→ **What you have to do**:
Give the entries from the line containing "How far is the" up to and including the line containing "7.42 metres" as a Markdown table with the columns Row and Entry Line, omitting blank lines and pictures.

→ **Information given**:

------------------------------------------------

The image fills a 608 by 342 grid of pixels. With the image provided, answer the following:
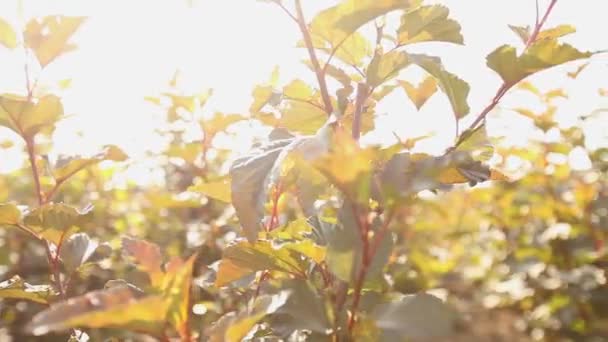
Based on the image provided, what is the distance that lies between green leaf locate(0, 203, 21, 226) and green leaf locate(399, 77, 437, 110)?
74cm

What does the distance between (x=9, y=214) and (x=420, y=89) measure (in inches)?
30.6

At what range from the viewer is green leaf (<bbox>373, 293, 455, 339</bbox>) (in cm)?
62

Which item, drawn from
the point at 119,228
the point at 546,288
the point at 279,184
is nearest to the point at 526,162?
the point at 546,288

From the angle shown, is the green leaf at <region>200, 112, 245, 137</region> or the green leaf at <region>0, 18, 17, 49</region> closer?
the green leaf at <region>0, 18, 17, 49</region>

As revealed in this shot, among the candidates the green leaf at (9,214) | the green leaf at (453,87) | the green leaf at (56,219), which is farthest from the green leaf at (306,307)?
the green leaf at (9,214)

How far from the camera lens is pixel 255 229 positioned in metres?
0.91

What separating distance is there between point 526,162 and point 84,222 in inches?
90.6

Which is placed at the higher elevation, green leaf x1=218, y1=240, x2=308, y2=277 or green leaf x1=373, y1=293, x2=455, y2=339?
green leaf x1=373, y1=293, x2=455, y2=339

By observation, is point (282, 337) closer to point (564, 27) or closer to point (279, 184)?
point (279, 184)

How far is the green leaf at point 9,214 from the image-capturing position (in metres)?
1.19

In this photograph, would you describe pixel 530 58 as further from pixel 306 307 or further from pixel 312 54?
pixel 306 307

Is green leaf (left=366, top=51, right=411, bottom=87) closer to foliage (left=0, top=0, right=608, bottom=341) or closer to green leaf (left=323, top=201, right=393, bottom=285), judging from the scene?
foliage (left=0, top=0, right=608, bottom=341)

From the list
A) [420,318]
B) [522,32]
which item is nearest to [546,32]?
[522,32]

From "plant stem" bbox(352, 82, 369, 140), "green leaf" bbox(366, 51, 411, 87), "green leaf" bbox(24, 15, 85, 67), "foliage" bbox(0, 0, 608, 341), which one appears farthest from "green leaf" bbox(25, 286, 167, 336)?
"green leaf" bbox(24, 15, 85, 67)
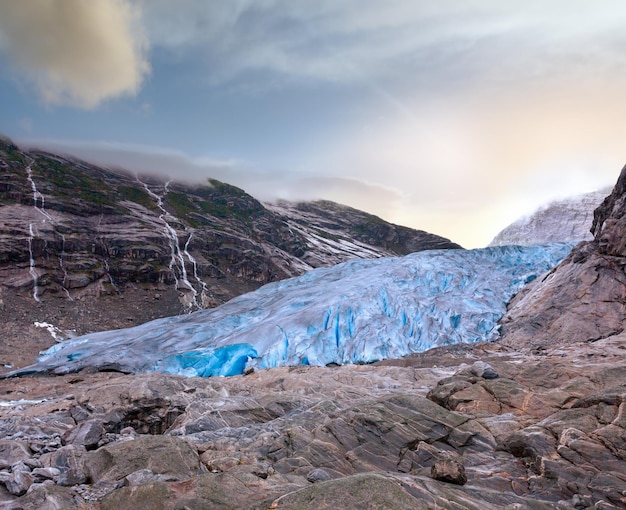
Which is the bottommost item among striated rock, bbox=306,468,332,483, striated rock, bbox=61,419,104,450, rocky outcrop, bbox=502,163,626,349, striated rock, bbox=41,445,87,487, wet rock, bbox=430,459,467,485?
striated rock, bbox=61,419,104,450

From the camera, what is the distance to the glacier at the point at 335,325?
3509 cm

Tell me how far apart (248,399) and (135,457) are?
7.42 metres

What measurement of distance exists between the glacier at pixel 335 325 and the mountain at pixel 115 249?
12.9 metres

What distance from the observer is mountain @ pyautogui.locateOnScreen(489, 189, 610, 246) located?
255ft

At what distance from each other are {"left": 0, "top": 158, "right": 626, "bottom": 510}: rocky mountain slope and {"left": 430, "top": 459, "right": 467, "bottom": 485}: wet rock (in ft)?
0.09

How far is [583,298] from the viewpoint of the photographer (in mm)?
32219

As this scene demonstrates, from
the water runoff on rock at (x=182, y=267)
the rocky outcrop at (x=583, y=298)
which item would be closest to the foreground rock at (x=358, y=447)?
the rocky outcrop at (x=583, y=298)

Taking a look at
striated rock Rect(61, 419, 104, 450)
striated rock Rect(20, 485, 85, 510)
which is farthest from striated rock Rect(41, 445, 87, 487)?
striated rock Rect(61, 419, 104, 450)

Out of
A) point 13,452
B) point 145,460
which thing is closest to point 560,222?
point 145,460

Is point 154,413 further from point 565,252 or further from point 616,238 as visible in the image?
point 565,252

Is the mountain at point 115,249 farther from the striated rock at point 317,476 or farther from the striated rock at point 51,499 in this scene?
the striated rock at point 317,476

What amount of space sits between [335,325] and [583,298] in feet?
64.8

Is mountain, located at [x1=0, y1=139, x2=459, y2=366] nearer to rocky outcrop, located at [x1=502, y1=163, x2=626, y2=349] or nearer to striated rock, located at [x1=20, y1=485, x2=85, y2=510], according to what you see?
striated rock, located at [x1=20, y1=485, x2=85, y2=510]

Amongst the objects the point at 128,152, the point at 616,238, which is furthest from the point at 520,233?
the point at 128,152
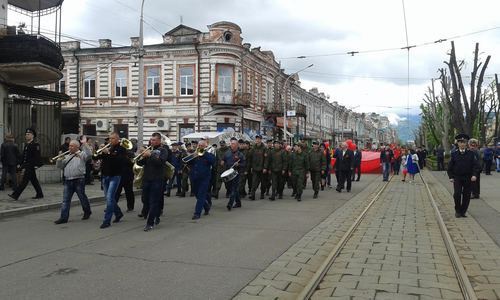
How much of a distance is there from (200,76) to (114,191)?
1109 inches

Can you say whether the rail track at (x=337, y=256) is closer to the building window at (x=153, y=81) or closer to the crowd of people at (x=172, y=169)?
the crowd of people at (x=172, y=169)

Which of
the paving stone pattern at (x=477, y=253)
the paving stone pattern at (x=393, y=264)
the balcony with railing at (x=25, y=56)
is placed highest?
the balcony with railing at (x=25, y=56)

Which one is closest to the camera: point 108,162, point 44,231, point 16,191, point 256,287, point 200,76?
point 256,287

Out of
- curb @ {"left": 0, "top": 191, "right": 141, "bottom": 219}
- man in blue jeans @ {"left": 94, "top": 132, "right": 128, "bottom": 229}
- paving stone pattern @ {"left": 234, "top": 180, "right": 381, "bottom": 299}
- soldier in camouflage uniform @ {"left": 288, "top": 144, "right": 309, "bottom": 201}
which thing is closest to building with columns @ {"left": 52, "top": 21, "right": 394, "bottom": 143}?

------------------------------------------------

→ **Result for this exercise**:
| Row | Entry Line |
|---|---|
| 1 | How far is the green leaf at point 9,214 from the image-capturing position (in metres)? |
| 2 | 1.19 |
| 3 | In this photograph, would you describe pixel 530 58 as further from pixel 306 307 or further from pixel 312 54? |
| 4 | pixel 306 307 |
| 5 | Is green leaf (left=366, top=51, right=411, bottom=87) closer to foliage (left=0, top=0, right=608, bottom=341) or closer to green leaf (left=323, top=201, right=393, bottom=285), judging from the scene? |
| 6 | foliage (left=0, top=0, right=608, bottom=341) |
| 7 | From the list |
| 8 | A) [420,318] |
| 9 | B) [522,32] |
| 10 | which item is nearest to [546,32]? |
| 11 | [522,32] |
| 12 | From "plant stem" bbox(352, 82, 369, 140), "green leaf" bbox(366, 51, 411, 87), "green leaf" bbox(24, 15, 85, 67), "foliage" bbox(0, 0, 608, 341), which one appears farthest from "green leaf" bbox(25, 286, 167, 336)? |
| 13 | "green leaf" bbox(24, 15, 85, 67) |
| 14 | Which is the bottommost item among striated rock, bbox=306,468,332,483, striated rock, bbox=61,419,104,450, rocky outcrop, bbox=502,163,626,349, striated rock, bbox=41,445,87,487, wet rock, bbox=430,459,467,485? |
| 15 | striated rock, bbox=61,419,104,450 |
| 16 | From the camera, what is the distance to the glacier at the point at 335,325? |
| 17 | 3509 cm |
| 18 | Tell me how far apart (248,399) and (135,457) are? |
| 19 | 7.42 metres |